Information provided
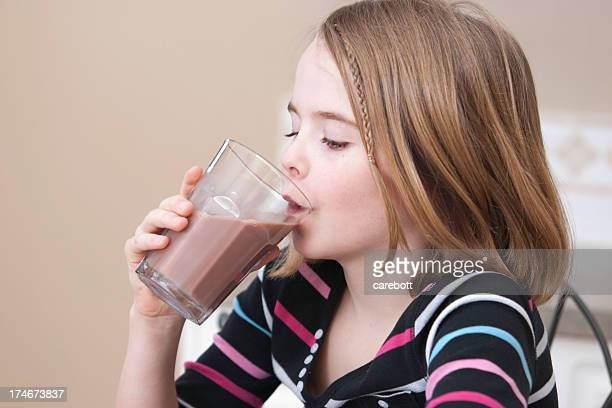 Young girl drinking a glass of chocolate milk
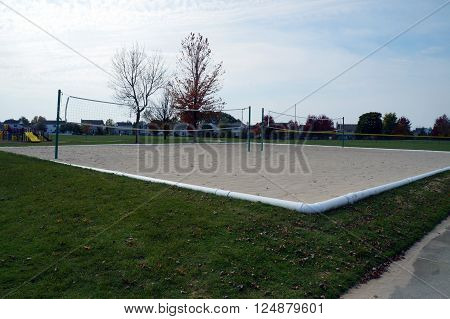 People may play volleyball in a neighborhood volleyball court in Joliet, Illinois.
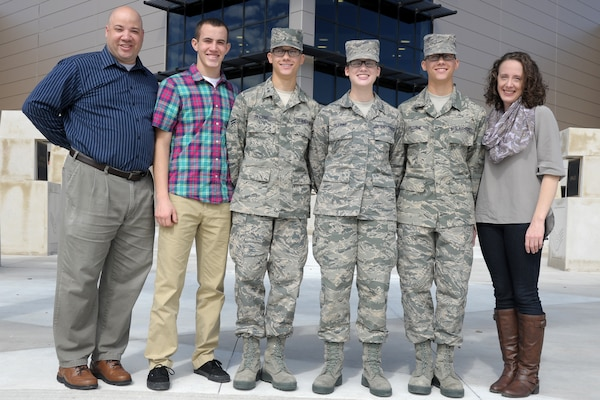 From left to right, Frankie, Frank, Brian, Brittany, Trevor and Wendy Petrine stand together in front of the Pfingston Reception Center Nov. 7 at Joint Base San Antonio-Lackland. Brian and Trevor are twins and graduated that day from basic military training with their younger sister Brittany.  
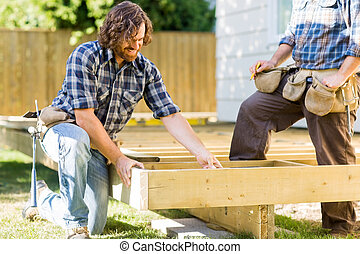Workers Working On Wooden Frame At Construction Site - Mid...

What the exercise asks
Please quote the lines of the material, beginning with the first and ending with the one that contains "People may play", exactly as written and without any pictures.

Answer to this task
 Young girl drinking a glass of chocolate milk
 People may play volleyball in a neighborhood volleyball court in Joliet, Illinois.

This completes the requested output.